Saturday, 11 November 2017

Poverty incidence among Filipinos1 in the first semester of 2015 was estimated at 26.3 percent.  During the same period in 2012, poverty incidence among Filipinos was recorded at 27.9 percent 2
 
On the other hand, subsistence incidence among Filipinos, or the proportion of Filipinos whose incomes fall below the food threshold, was estimated at 12.1 percent in the first semester of 2015. In the first half of 2012, the subsistence incidence among Filipinos is at 13.4 percent 3.  Subsistence incidence among Filipinos is often referred to as the proportion of Filipinos in extreme or subsistence poverty. 
 
Food and Poverty Thresholds
 
Food threshold is the minimum income required to meet basic food needs and satisfy the nutritional requirements set by the Food and Nutrition Research Institute (FNRI) to ensure that one remains economically and socially productive.  It is used to measure extreme or subsistence poverty.  Poverty threshold is a similar concept, expanded to include basic non-food needs such as clothing, housing, transportation, health, and education expenses. 
 
During the first semester of 2015, a family of five needed at least PhP 6,365 on the average every month to meet the family’s basic food needs and at least PhP 9,140 on the average every month to meet both basic food and non-food needs. These amounts represent the monthly food threshold and monthly poverty threshold, respectively. They indicate increases of about 17 percent in food threshold and poverty thresholds from the first semester of 2012 to the first semester of 2015 4.
 
Poverty among Filipino families
 
PSA also releases statistics on poverty among families – a crucial social indicator that guides policy makers in their efforts to alleviate poverty.

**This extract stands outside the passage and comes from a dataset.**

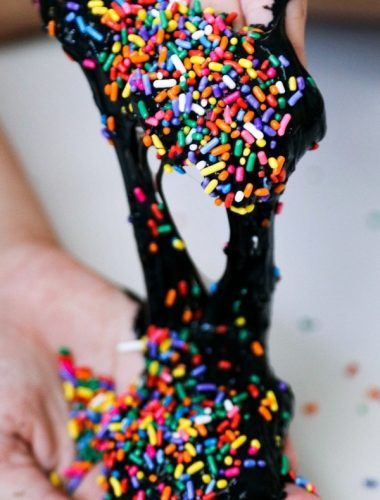 Making black slime with paint and sprinkles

The poverty incidence among Filipino families based on the first visit of 2015 FIES was estimated at 21.1 percent during the first semester of 2015.  In the first semester of 2012, the poverty incidence among Filipino families was estimated at 22.3 percent 5
 
The subsistence incidence among Filipino families, or the proportion of Filipino families in extreme poverty, was estimated at 9.2 percent during the first semester of 2015.  In the same period in 2012, the proportion of families in extreme poverty was recorded at 10.0 percent 6.
 
In addition to the thresholds and incidences, the PSA also releases other poverty-related statistics in the report such as the income gap, poverty gap and severity of poverty. The income gap measures the average income required by the poor in order to get out of poverty, expressed relative to the poverty threshold.  The poverty gap refers to the income shortfall (expressed in proportion to the poverty threshold) of families with income below the poverty threshold, divided by the total number of families.  The severity of poverty is the total of the squared income shortfall (expressed in proportion to the poverty threshold) of families with income below the poverty threshold, divided by the total number of families.  This is a poverty measure that is sensitive to income distribution among the poor.
 
In the first semester of 2015, on the average, incomes of poor families were short by 29.0 percent of the poverty threshold. This means that on the average, an additional monthly income of Php 2,649 is needed by a poor family with five members in order to move out of poverty in the first semester of 2015.